*Data entries*:
--------

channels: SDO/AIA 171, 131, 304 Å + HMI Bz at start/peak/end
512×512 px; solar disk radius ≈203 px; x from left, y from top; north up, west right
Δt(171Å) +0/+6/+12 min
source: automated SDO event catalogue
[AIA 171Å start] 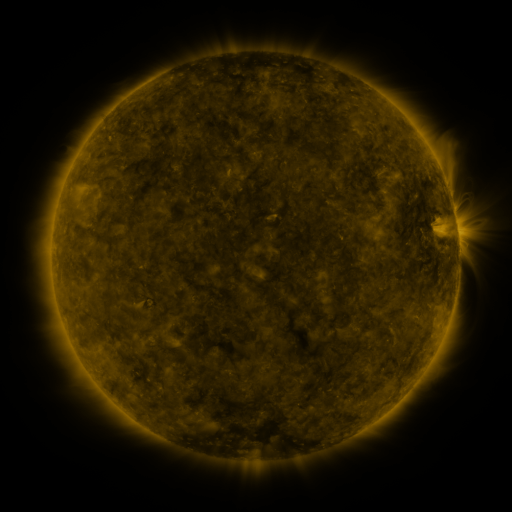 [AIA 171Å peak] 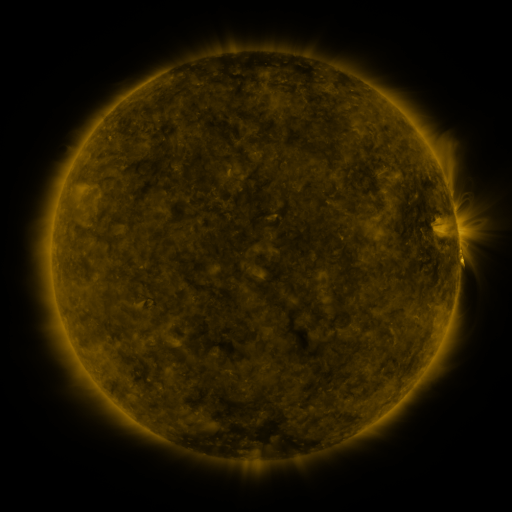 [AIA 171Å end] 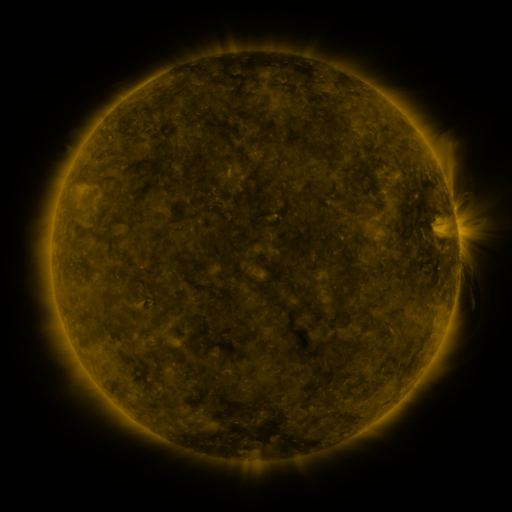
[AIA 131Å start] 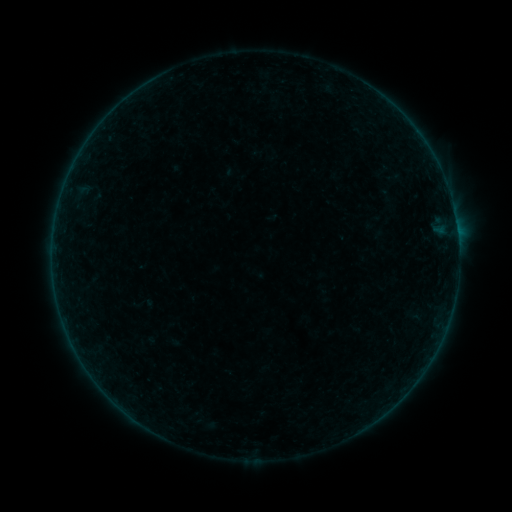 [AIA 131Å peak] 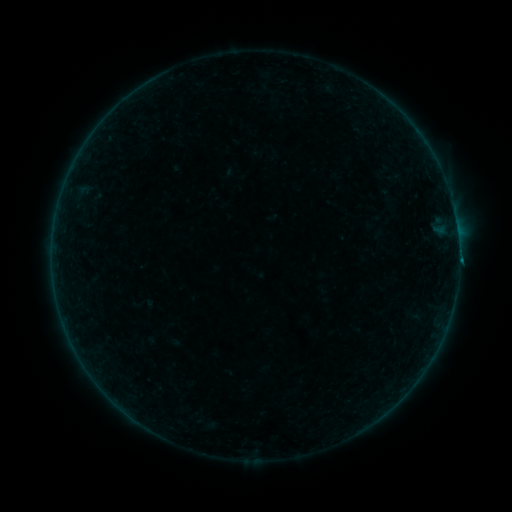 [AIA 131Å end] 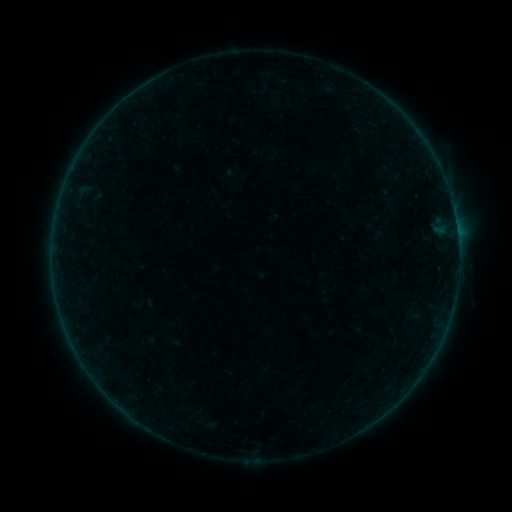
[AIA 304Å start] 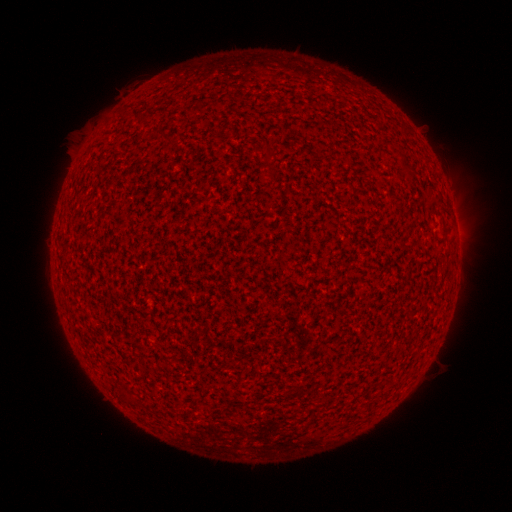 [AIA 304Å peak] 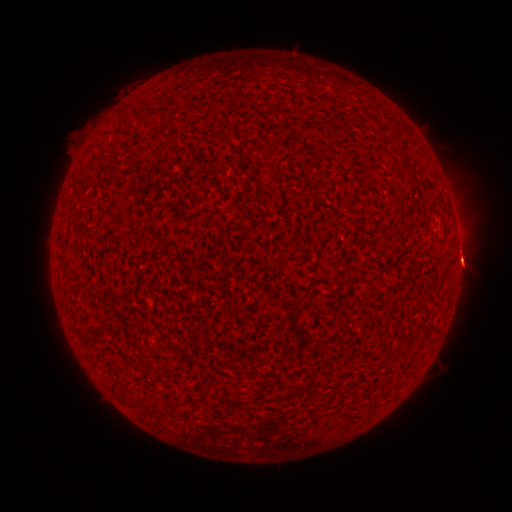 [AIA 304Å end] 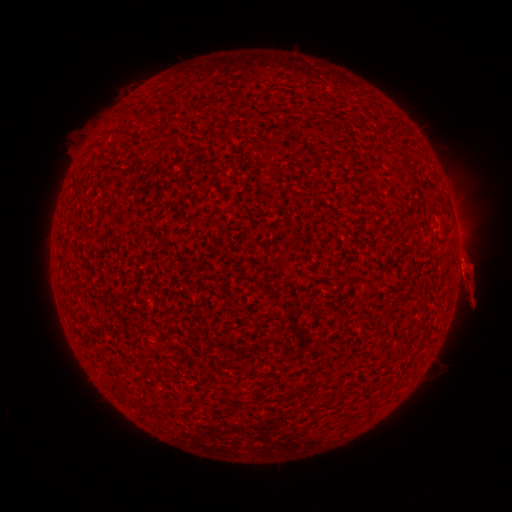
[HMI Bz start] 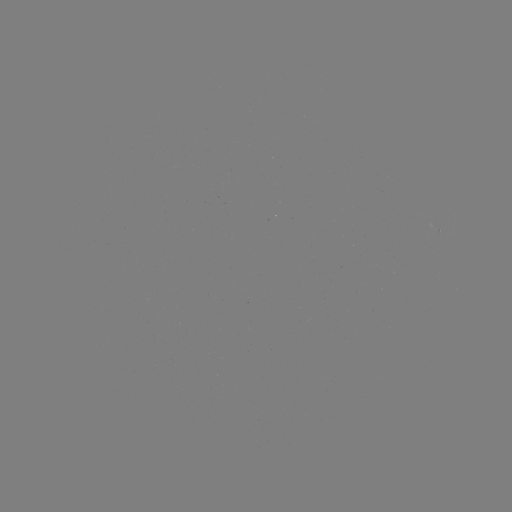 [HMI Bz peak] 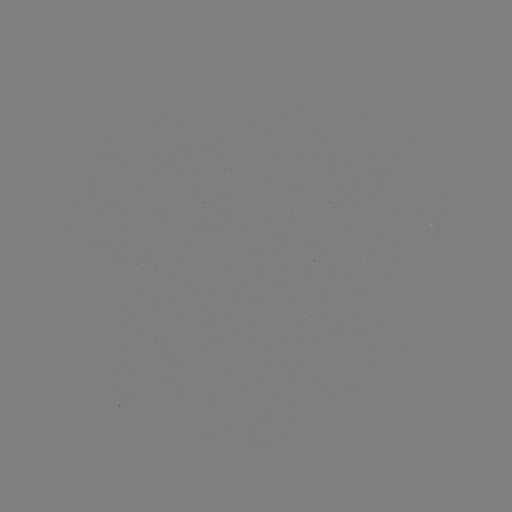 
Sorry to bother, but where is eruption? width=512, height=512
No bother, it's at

--------

*Problem requirements*: Can you find every line in the data above that contains the word "bother" and copy each of those lines in full?

*The output*:
Sorry to bother, but where is eruption? width=512, height=512
No bother, it's at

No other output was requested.